Our last week in San Miguel started with a bang, literally. Friends asked us if we were going to watch the annual Processión del Señor de la Columna (procession of our Lord of the Column). It sounded intriguing. Two Sundays before Easter, thousands of pilgrims start at midnight to carry a life sized image of Jesus, from its home in Atotonilco. The 12 km trip was expected to arrive at to San Juan de Dios, just a few blocks from our apartment in San Miguel, at 8 AM. The statue was carved in 1812 by the local parish priest in Atotonilco. The people brought the statue from Atotonilco in 1823 to San Miguel in hopes he would deliver the village from a raging cholera epidemic. Apparently it worked and the tradition has been carried on every year since that time.

 

During the night the route of the parade through San Miguel is decorated elaborately by various neighbourhood parishes. Carpets of flower petals, coloured wood chips and fragrant herbs, fennel, camomile and other herbs cover the pavement. Some sections are works of art, depicting religious scenes. Wires are strung above the street and hung with balloons, crepe paper flowers and other decorations. Big arches are constructed and stands holding bouquets of flowers line the streets. It is a sight to be seen. Ray woke us up about 6 AM and we walked over to the church where many people were sleeping beside the road. Food stands were starting to appear and more and more people were gathering. We walked north along the route to see the decorations. The skies echoed with exploding firecrackers, announcing that the procession was starting down long Independencia Avenue. We joined the crowd, led by young girls and boys in first communion outfits, a brass band playing dirge-like music, altar boys, a group dressed in Roman soldier outfits, carrying whips, priests and the sculptures, carried on palanquins. The Virgin Mary was carried mostly by women, while the other two figures were carried by men. The procession stopped just past the bridge at the intersection of Independencia and San Antonio Abad for a short mass, piped over loud speakers to the crowd of worshippers. We followed the procession back to San Juan de Dios church and then took our leave.

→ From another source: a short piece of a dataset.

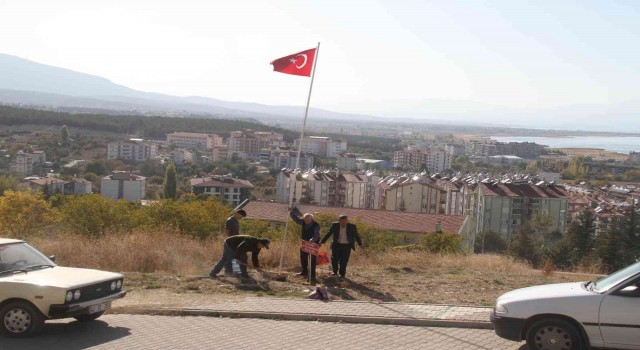 Şehit kabirlerinin başına Türk bayrağı dikti, Bartındaki maden şehitlerini de unutmadı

Street decorated for Our Lord of the Column

Altar for Our Lady of Sorrows

 

The Friday before Good Friday commemorates Nuestra Señora de Dolores (Our Lady of Sorrows). Altars are built throughout San Miguel to acknowledge Mary’s seven sorrows that culminate in her pain at losing her only child. The altars contain symbolic elements of sorrow including sour oranges, camomile, wheat grasses and purple cloth. We had seen one shrine built around a large fountain in the courtyard of Hotel Posada de Aldea, where I have my Aquafit. At night candles are lit around the altars, making it almost mystical. On the way to the Jardin where we were to meet Suzanne and David, we passed two houses that had small shrines. Family members were handing out drinks in plastic bags with a straw and frozen popsicles which represent the tears of Our Lady of Sorrows. Indigenous tradition held that by freezing tears sadness is transformed into a gift providing joy. There was a large display in the entrance to the Parroquia and lots of people wandering around. The corner of Hernandez Macias and Mesone, next to the Angela Peralta Theatre, had a live enactment of Jesus carrying a wooden cross and a sorrowful Mary standing in a niche. Nearby, an interior courtyard circled with shops had an impressive display with a tableau on both sides of the picture of Mary, all circled with candles. The lobby of the Angela Peralta Theatre had an unrelated event just starting. It was an opening night of photographs taken in many parts of the world, many of which we had visited. Glasses of wine were being handed out and the photographer, a woman, was introduced. It made a nice break to our altar tour.

 

Our last stop was the Templo de San Francisco to see another display inside the church. By that time the temperature had dropped and the warmth of a nearby café beckoned.  Mugs of coffee, and for me, a hot chocolate, were just what we needed.

 

Within a few days most of our friends, including Ray and I, were flying back to the cold north. We had all made arrangements to rent apartments for the next year. The month had sped by. We look forward to next March, returning to favourite places and discovering new ones.